The simple out and back is the easiest run. You just go to the halfway point and turn around. But what about the mini out and back that is part of a longer run? Or the double out and back? For most people this is no big deal. For me? Well I seem to be a bit mathematically challenged when it come to accurately calculating the proper distance.
Sometimes this necessitates a short little addition to your run when you arrive a what was to be “the end.” Other times it means you arrive at your goal distance but you are nowhere near the end of your run. This is what happened to me on my long run this week.
I had actually mapped out a course. One that started at a higher elevation than it would end, included lots of hills, but with more down than up (thankfully my husband was kind enough to drop me off). The route I mapped out was exactly 18 miles. Perfect!

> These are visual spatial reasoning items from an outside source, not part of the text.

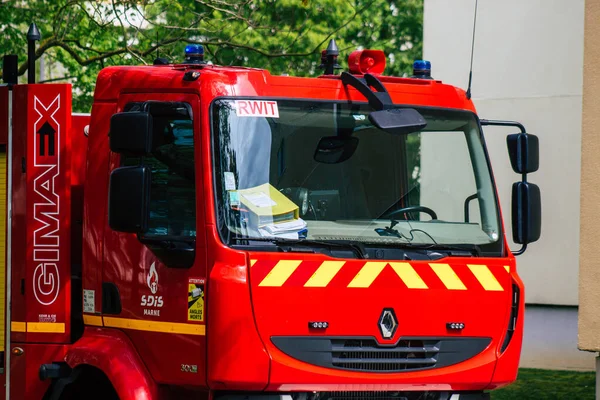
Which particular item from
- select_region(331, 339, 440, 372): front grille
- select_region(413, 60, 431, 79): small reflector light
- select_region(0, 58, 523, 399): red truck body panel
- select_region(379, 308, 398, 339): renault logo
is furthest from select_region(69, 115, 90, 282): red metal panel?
select_region(413, 60, 431, 79): small reflector light

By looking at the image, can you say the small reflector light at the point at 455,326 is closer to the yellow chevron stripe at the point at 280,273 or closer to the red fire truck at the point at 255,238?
the red fire truck at the point at 255,238

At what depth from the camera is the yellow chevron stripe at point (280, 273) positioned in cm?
564

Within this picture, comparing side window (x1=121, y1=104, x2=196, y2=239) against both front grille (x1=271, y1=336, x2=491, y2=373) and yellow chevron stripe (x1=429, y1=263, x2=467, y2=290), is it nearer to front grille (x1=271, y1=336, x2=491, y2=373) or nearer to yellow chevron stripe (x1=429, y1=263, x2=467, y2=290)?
front grille (x1=271, y1=336, x2=491, y2=373)

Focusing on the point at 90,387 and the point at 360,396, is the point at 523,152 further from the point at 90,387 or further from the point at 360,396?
the point at 90,387

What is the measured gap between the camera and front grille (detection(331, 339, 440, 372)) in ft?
19.0

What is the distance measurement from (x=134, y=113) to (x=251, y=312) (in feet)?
3.85

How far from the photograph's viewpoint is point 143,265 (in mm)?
6020

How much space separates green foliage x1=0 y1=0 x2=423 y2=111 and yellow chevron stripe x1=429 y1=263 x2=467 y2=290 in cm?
474

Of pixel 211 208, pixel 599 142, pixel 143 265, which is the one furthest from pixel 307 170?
pixel 599 142

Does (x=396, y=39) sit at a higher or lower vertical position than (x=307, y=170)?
higher

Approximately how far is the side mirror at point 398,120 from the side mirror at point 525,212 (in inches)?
27.7

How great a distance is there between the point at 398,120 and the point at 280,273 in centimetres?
116

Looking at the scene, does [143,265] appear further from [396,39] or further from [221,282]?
[396,39]

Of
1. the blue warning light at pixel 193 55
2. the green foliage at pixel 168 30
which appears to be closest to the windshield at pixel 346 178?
the blue warning light at pixel 193 55
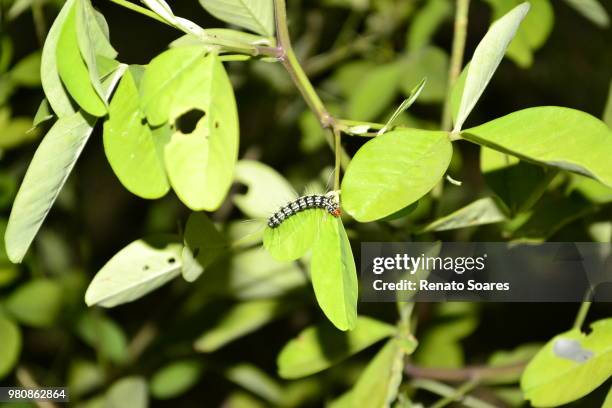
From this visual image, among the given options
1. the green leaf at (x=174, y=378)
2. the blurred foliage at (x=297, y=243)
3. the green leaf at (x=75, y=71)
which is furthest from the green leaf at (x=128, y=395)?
the green leaf at (x=75, y=71)

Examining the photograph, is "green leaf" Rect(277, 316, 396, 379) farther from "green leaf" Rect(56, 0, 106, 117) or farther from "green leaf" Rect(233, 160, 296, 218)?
"green leaf" Rect(56, 0, 106, 117)

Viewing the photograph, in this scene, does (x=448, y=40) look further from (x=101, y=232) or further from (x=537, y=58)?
(x=101, y=232)

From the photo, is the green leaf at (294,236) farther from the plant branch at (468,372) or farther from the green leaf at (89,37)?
the plant branch at (468,372)

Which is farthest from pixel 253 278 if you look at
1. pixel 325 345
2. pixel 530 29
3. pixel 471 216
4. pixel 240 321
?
pixel 530 29

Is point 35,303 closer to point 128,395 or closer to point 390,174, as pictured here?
point 128,395

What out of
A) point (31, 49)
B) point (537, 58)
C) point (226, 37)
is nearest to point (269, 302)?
point (226, 37)

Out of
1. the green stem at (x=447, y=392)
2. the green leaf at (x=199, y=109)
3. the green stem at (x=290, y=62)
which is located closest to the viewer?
the green leaf at (x=199, y=109)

But mid run, because of traffic, I decided to detour to a bike trail. So I had to make some quick calculations to re-route myself to my car. So here was my calculation: I left the bike trail approximately a half a mile from my car and I was at 14.75 miles, thus needing 3.25 to complete the run. I calculated that if I headed away for a mini out and back I should go 1.6 miles and I should get close to my goal. HaHa! As I write this I realize one mistake…the decision to turn around at 16.6. That added a bit! But it was worse than that… when I hit 18 miles I wasn’t close. Damn! I made it to my car at 18.9, but then I had to jog around for a tenth of a mile because who stops at 18.9?
The good news is that my 19 mile run felt great.
Another fun thing? My Garmin thinks I’ve been climbing stairs, and sent me a notification to say that I should go up stairs as well as down them. Funny!
Here’s my training log for the past week. http://Final Surge Training
Less than a month until race day! This week I’ll be running a fitness assessing half marathon. I haven’t raced yet this year so I’m looking forward to it.